## To do
Every record must be repeated exactly; omit any pictures they contain.

[begin Recorded information]

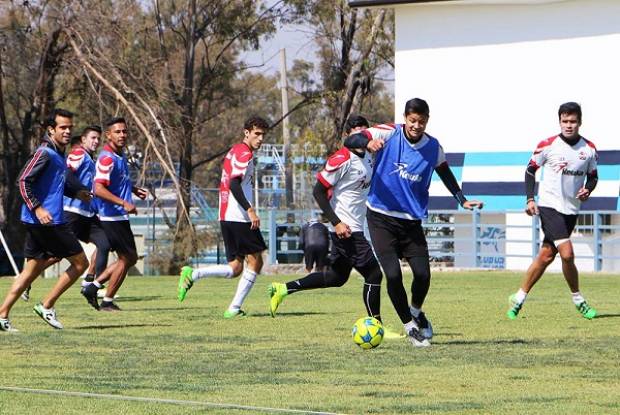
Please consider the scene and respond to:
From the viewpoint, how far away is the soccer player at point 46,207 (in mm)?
13102

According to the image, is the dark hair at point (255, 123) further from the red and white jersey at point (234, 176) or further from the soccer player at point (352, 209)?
the soccer player at point (352, 209)

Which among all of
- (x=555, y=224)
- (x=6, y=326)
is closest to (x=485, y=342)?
(x=555, y=224)

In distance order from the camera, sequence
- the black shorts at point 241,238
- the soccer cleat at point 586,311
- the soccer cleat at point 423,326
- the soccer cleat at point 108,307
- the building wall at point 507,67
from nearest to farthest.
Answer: the soccer cleat at point 423,326, the soccer cleat at point 586,311, the black shorts at point 241,238, the soccer cleat at point 108,307, the building wall at point 507,67

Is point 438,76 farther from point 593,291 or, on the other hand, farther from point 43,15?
point 593,291

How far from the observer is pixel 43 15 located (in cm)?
3297

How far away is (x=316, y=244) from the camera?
2475 cm

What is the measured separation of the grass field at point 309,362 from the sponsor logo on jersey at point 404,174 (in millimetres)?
1375

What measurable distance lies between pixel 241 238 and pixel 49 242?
8.29ft

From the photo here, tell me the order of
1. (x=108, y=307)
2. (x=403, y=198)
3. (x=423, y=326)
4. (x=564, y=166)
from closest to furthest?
(x=403, y=198) → (x=423, y=326) → (x=564, y=166) → (x=108, y=307)

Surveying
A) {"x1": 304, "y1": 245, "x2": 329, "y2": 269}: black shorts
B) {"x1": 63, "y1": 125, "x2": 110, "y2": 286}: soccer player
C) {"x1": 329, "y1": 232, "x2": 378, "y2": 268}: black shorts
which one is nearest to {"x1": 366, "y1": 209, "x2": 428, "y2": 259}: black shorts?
{"x1": 329, "y1": 232, "x2": 378, "y2": 268}: black shorts

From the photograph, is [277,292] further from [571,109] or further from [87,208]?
[87,208]

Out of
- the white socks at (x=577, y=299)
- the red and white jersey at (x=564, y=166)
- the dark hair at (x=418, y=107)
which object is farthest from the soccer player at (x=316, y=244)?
the dark hair at (x=418, y=107)

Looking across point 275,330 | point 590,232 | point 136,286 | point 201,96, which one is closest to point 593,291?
point 136,286

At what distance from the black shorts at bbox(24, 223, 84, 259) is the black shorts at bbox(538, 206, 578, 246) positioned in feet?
16.1
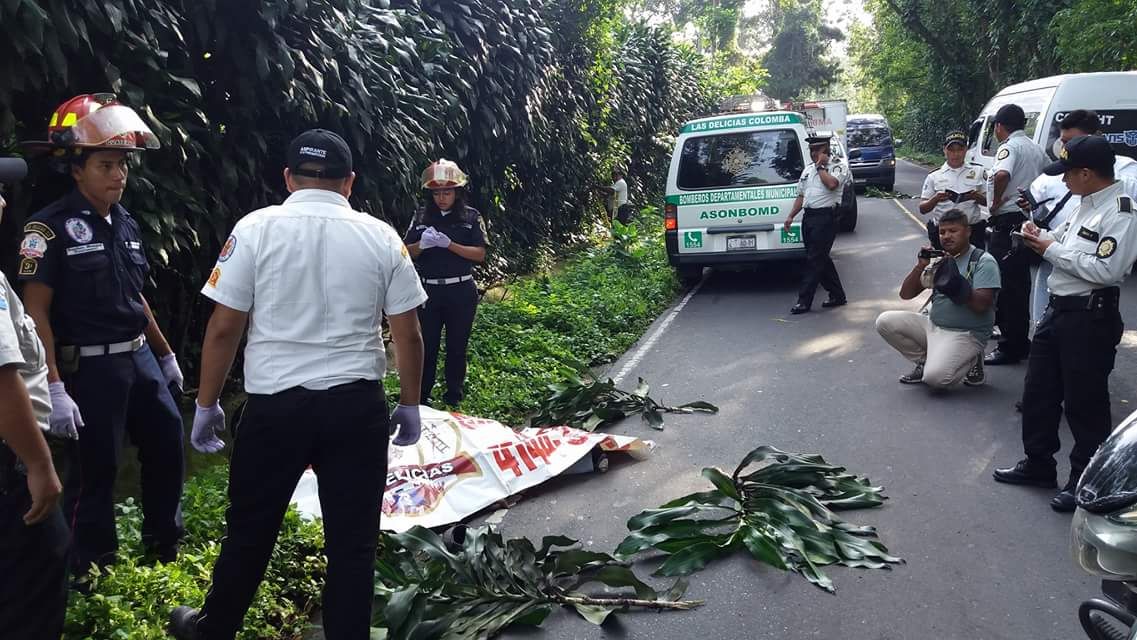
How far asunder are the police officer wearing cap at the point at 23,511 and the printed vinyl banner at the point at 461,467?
2165 millimetres

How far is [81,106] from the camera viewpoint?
4266mm

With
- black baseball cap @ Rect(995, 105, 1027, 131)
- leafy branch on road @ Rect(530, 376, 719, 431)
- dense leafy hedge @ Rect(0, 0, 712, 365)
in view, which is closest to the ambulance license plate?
dense leafy hedge @ Rect(0, 0, 712, 365)

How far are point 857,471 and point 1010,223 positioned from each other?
336 centimetres

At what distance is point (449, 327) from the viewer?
7.47 meters

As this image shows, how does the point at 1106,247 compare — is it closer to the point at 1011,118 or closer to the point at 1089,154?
the point at 1089,154

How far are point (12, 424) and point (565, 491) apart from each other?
11.8ft

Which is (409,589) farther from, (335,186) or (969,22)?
(969,22)

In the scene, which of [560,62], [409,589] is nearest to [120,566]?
[409,589]

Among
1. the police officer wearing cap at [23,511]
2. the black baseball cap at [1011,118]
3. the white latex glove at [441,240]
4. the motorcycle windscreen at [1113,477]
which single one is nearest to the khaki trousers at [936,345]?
the black baseball cap at [1011,118]

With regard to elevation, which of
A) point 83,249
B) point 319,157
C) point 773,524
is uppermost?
point 319,157

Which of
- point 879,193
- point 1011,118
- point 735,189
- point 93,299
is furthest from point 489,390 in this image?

[end Recorded information]

## Correct result
Please consider the scene and respond to:
From the viewpoint, how far away is the soccer player at point 46,207 (in mm)?
13102

According to the image, is the dark hair at point (255, 123) further from the red and white jersey at point (234, 176) or further from the soccer player at point (352, 209)?
the soccer player at point (352, 209)

Which among all of
- (x=555, y=224)
- (x=6, y=326)
is closest to (x=485, y=342)?
(x=555, y=224)

In distance order from the camera, sequence
- the black shorts at point 241,238
- the soccer cleat at point 586,311
- the soccer cleat at point 423,326
- the soccer cleat at point 108,307
- the building wall at point 507,67
from nearest to farthest.
Answer: the soccer cleat at point 423,326, the soccer cleat at point 586,311, the black shorts at point 241,238, the soccer cleat at point 108,307, the building wall at point 507,67

Is point 438,76 farther from point 593,291 or, on the other hand, farther from point 43,15?
point 593,291

How far from the observer is pixel 43 15 located (in cm)?
3297

How far away is (x=316, y=244) from the camera?
2475 cm

What is the measured separation of the grass field at point 309,362 from the sponsor logo on jersey at point 404,174 (in millimetres)?
1375

What measurable distance lies between pixel 241 238 and pixel 49 242?
8.29ft

From the photo here, tell me the order of
1. (x=108, y=307)
2. (x=403, y=198)
3. (x=423, y=326)
4. (x=564, y=166)
from closest to furthest?
(x=403, y=198) → (x=423, y=326) → (x=564, y=166) → (x=108, y=307)

Surveying
A) {"x1": 304, "y1": 245, "x2": 329, "y2": 269}: black shorts
B) {"x1": 63, "y1": 125, "x2": 110, "y2": 286}: soccer player
C) {"x1": 329, "y1": 232, "x2": 378, "y2": 268}: black shorts
which one is nearest to {"x1": 366, "y1": 209, "x2": 428, "y2": 259}: black shorts?
{"x1": 329, "y1": 232, "x2": 378, "y2": 268}: black shorts

From the photograph, is [277,292] further from [571,109] or further from [87,208]?
[87,208]

Out of
- the white socks at (x=577, y=299)
- the red and white jersey at (x=564, y=166)
- the dark hair at (x=418, y=107)
which object is farthest from the soccer player at (x=316, y=244)?
the dark hair at (x=418, y=107)

Looking across point 275,330 | point 590,232 | point 136,286 | point 201,96, which one is closest to point 593,291?
point 136,286

At what distance from the black shorts at bbox(24, 223, 84, 259) is the black shorts at bbox(538, 206, 578, 246) positioned in feet?
16.1
How far asunder are the police officer wearing cap at the point at 23,511 and the printed vinyl banner at the point at 461,467?
2165 millimetres

How far is [81,106] from the camera viewpoint?
4266mm

With
- black baseball cap @ Rect(995, 105, 1027, 131)
- leafy branch on road @ Rect(530, 376, 719, 431)
- dense leafy hedge @ Rect(0, 0, 712, 365)
in view, which is closest to the ambulance license plate?
dense leafy hedge @ Rect(0, 0, 712, 365)

How far are point 857,471 and point 1010,223 positioned from each other?
336 centimetres

At what distance is point (449, 327) from the viewer?
7.47 meters

As this image shows, how does the point at 1106,247 compare — is it closer to the point at 1011,118 or closer to the point at 1089,154?
the point at 1089,154

How far are point (12, 424) and point (565, 491) apart from each other?
11.8ft

Which is (409,589) farther from, (335,186) or (969,22)?
(969,22)

In the scene, which of [560,62], [409,589] is nearest to [120,566]?
[409,589]

Among
1. the police officer wearing cap at [23,511]
2. the black baseball cap at [1011,118]
3. the white latex glove at [441,240]
4. the motorcycle windscreen at [1113,477]
which single one is nearest to the khaki trousers at [936,345]?
the black baseball cap at [1011,118]

With regard to elevation, which of
A) point 83,249
B) point 319,157
C) point 773,524
is uppermost?
point 319,157

Which of
- point 879,193
- point 1011,118
- point 735,189
- point 93,299
is furthest from point 489,390 in this image?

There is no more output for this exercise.